Ausgedacht hatten sich das alles die Europäer und die Russen. ExoMars heißt das Theaterstück, in dem ich grad die Hauptrolle spiele, und das sich um nicht weniger als die Frage dreht: Gibt oder gab es Leben auf dem Mars? TGO hat mich auf dem Flug gefragt, was ich denn machen würde, wenn ich Leben entdecke, so wie er vielleicht Restspuren in der Atmosphäre entdeckt, die auf Leben schließen lassen können. Nun, habe ich geantwortet, das überlege ich mir, wenn ich da bin. Ich schließe wohl besser Freundschaft und sammele brav Daten. Wer wollte nicht schon immer mal mit einem Marsmännchen eine Trekkingtour unternehmen?

Scherz beiseite. Jetzt, wo es so weit ist, wird mir doch etwas mulmig zumute. Ausgerüstet mit Solarpanel und Kommunikationsantenne flogen TGO und ich ganze sieben Monate durch das Sonnensystem, quatschten über die gelungene Partnerschaft zwischen Roskosmos und der ESA, philosophierten über den Sinn des Lebens auf dem Mars und stritten darüber, wer in dieser Mission am wichtigsten ist. Das lag aber nur an der Kälte, die hat unsere Stimmung ein wenig beeinträchtigt. Denn es ist verdammt kalt. Obwohl Kälte und Wärme im vakuumleeren Raum ja auch relativ sind. Aber meiner Erfinder meinten mal, grob gesagt herrsche im Weltall eine Temperatur von minus 270 Grad. Ganz schön kalt! Deswegen haben TGO und ich unsere eisige Stimmung meist schnell wieder erwärmt und uns vertragen. Was will man auch anderes machen, wenn man sich irgendwo zwischen Erde und Mars befindet?

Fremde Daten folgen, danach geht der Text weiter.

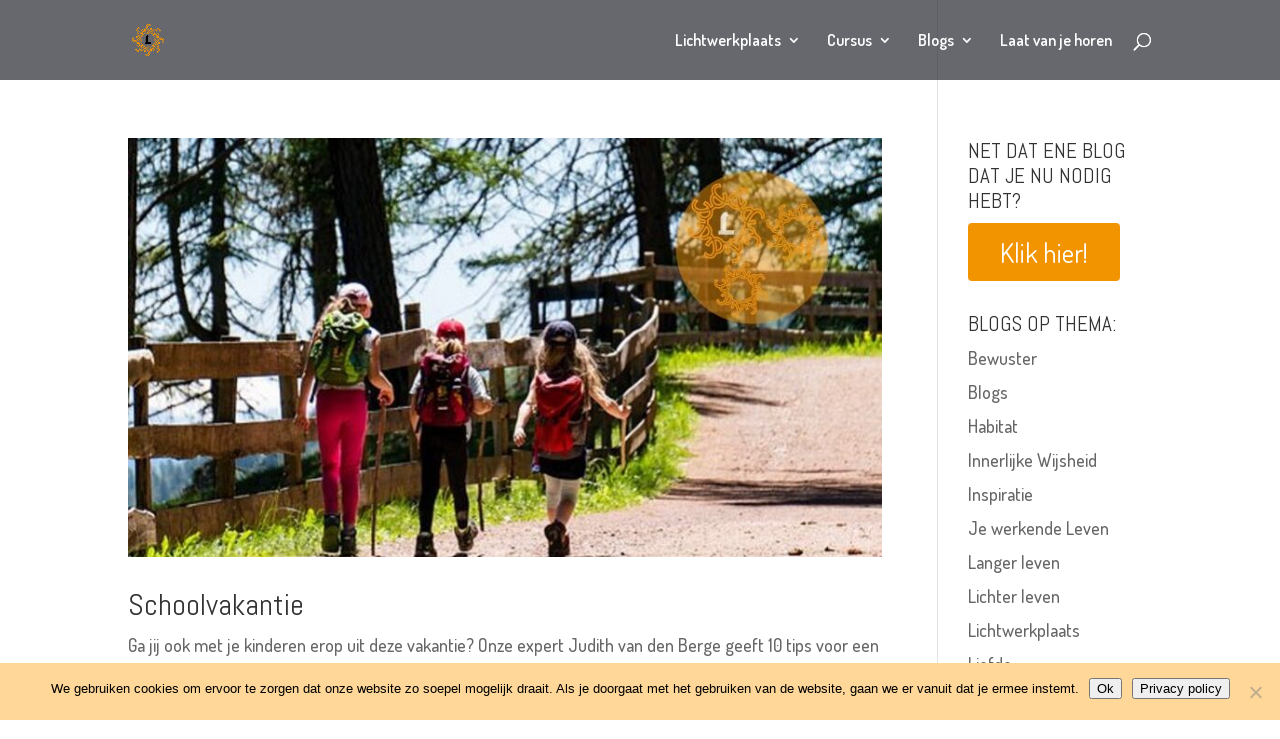

--- FILE ---
content_type: text/html; charset=utf-8
request_url: https://www.google.com/recaptcha/api2/aframe
body_size: 267
content:
<!DOCTYPE HTML><html><head><meta http-equiv="content-type" content="text/html; charset=UTF-8"></head><body><script nonce="Eh92qKznd7ydBHWnrsf6hw">/** Anti-fraud and anti-abuse applications only. See google.com/recaptcha */ try{var clients={'sodar':'https://pagead2.googlesyndication.com/pagead/sodar?'};window.addEventListener("message",function(a){try{if(a.source===window.parent){var b=JSON.parse(a.data);var c=clients[b['id']];if(c){var d=document.createElement('img');d.src=c+b['params']+'&rc='+(localStorage.getItem("rc::a")?sessionStorage.getItem("rc::b"):"");window.document.body.appendChild(d);sessionStorage.setItem("rc::e",parseInt(sessionStorage.getItem("rc::e")||0)+1);localStorage.setItem("rc::h",'1769033635984');}}}catch(b){}});window.parent.postMessage("_grecaptcha_ready", "*");}catch(b){}</script></body></html>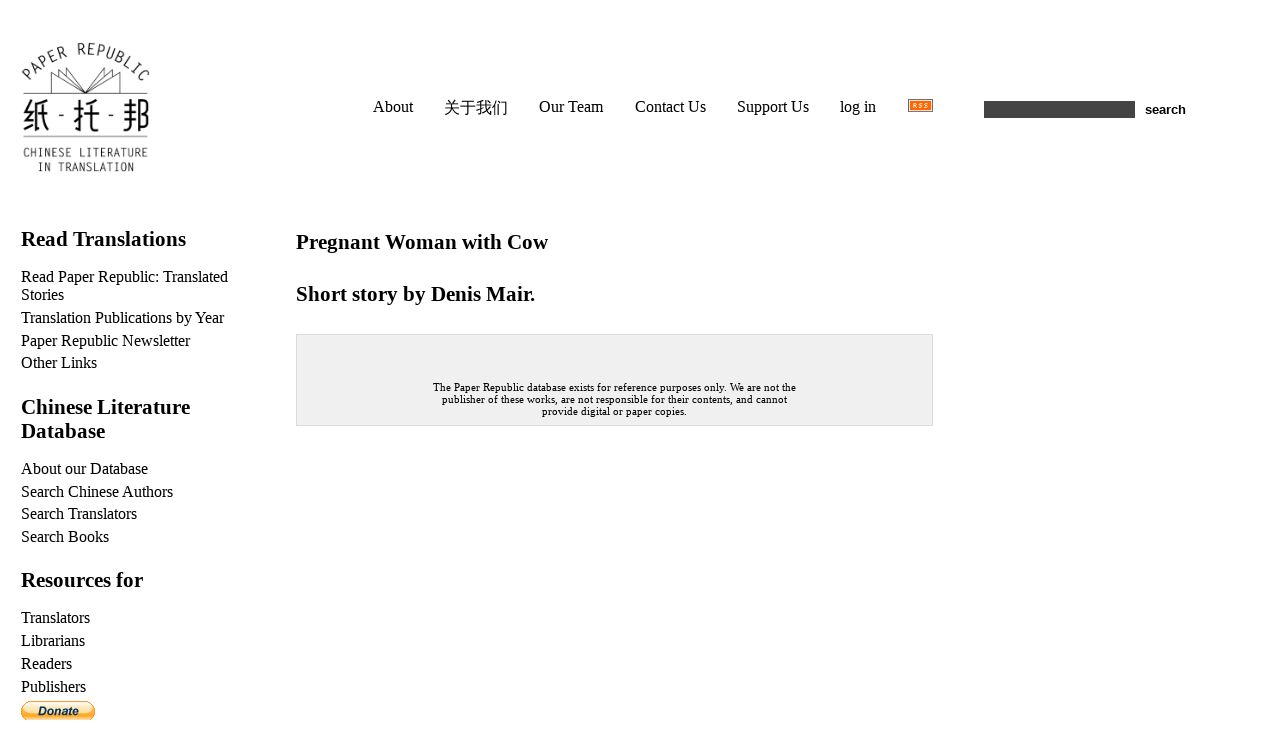

--- FILE ---
content_type: application/javascript
request_url: https://media.paper-republic.org/js/form_selectize.js
body_size: 292
content:
// Common selectify targets for various form select elements.  These
// classes are applied to form fields via custom widgets in the
// dbase/forms.py file.

$(document).ready(function(){
    $("select.selectsingle").selectize();
    $("select.selectmulti").selectize({'maxItems': null});
})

Aber zurück zur Mission. Vor zwei Tagen, am 16. Oktober, endete unsere gemeinsame Reise. Das war ein trauriger Moment. Wart Ihr schon mal sieben Monate mit ein und demselben Gefährten unterwegs? Man erlebt viel – der dramatische Abschuss von Baikonur, der erste faszinierende Blick zurück auf den blauen Planeten, die unglaubliche Kälte im interplanetaren Raum – TGO gab mir den Halt, den ich brauchte auf dem langen Weg zum Roten Planeten. Naja und vor zwei Tagen war diese traute Zweisamkeit vorbei. Denn ich musste weiter Richtung Mars, während TGO in 400 Kilometer Entfernung in einen Orbit eintrat, um die Atmosphäre nach Methan zu durchforsten, und mir so keine Geschichten über seine Heimatstädte Bremen und Cannes mehr erzählen konnte. Das Triebwerk von TGO ist daraufhin erstmal kurz in Flammen aufgegangen und hat dadurch seine Bahn leicht verändert. Er ist halt ein wenig trotzig.

Ich bekam davon nicht allzu viel mit, da ich in einen Tiefschlaf versetzt wurde. Das war auch ganz gut. Sonst wäre der Abschiedsschmerz zu groß geworden. Trotz meines Aluminiumherzens kann ich sehr sentimental werden. Und gegen Tränen und Trauer gibt es keinen großen Schutz. Den gibt es allerdings für meinen Eintritt in die Marsatmosphäre, die ja morgen bevorsteht. Ich habe ganz schön Speed drauf, 21.000 Kilometer pro Stunde, wenn ich in die Atmosphäre eintrete. Und ich soll auf 1650 Stundenkilometer abgebremst werden. Das wird eine Reibung geben, da wird jede Gurkenreibe vor Neid ganz unscharf. Aber ich habe ja meinen Hitzeschild, der wird mich hoffentlich vor den krassen Temperaturen schützen. Von Eiseskälte ins Höllenfeuer, wenn das mal kein Abenteuertrip ist.

Bis dahin genieße ich den Anblick auf meine zukünftige Heimat. Die Reise bis hierhin war lang und anstrengend und der morgige Tag wird entscheiden: Wird die Landung klappen? Werde ich sogar Leben auf dem Mars finden? Das ist ja eigentlich TGOs Aufgabe. Ich weiß es nicht. Aber ich werde davon berichten. Und so lange hier warten, bis in vier Jahren mein großer Bruder vorbeischaut.